I’ve been helping my mum fill out various forms for a house purchase for the past week or so. All of the forms are sent to her as PDFs by the solicitors, which are not the easiest or most intuitive to fill in electronically when you’re not a digital native. My first instinct was to open them in Adobe Acrobat, which I feel like has been the go-to PDF viewer since forever. But my goodness, the UI is a mess. A bunch of mystifying toolbars compete with big, shiny, distracting AI buttons and popups, encouraging you to try this feature you didn’t know you needed. In comparison, Apple’s Preview felt like a breath of fresh air, with just enough UI features to get the job done. It’s pretty crazy how a design company like Adobe, for years an industry leader for design tools, has allowed UI and UX design to take a backseat when it comes to what must be one of its most widely used products.


It’s unfortunately reminiscent of what a lot of websites have become, especially on mobile. When the experience of clicking a link, waiting for a Javascript-heavy page to load and dismissing a thousand pop-ups has become the norm, it’s hardly surprising that a good many users would rather bypass that experience altogether and are turning to AI and chatbots to do the browsing for them. Reading a simple, clean, digestible page of text in answer to a question is by far easier than playing click roulette with Google. And many are willing to overlook, or even ignore the trade-offs: that the information you’re receiving might not be accurate, and that its use presents a whole lot of ethical issues. When we’ve failed users this badly, I can’t say I blame them.

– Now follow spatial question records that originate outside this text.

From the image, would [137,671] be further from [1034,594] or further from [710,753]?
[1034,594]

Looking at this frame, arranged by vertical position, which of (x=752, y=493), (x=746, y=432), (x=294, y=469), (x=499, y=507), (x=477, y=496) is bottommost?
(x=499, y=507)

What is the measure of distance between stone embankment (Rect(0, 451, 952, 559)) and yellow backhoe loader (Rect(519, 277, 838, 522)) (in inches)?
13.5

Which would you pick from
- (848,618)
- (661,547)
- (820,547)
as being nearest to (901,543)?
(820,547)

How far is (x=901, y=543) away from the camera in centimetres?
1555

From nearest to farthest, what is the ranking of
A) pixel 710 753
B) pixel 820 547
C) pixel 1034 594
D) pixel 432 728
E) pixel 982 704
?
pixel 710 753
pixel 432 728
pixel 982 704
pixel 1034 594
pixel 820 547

One of the points brought up in a talk by Anne Currie at Green IO conference was the idea that it’s virtually impossible to talk users out of a product they clearly want (referring to generative AI). But why do users want these products, despite their failings? The experience of browsing the web could be so much better than it is right now, without the huge social and environmental cost of AI. Perhaps there would be less demand for chatbots if the web itself was less hostile.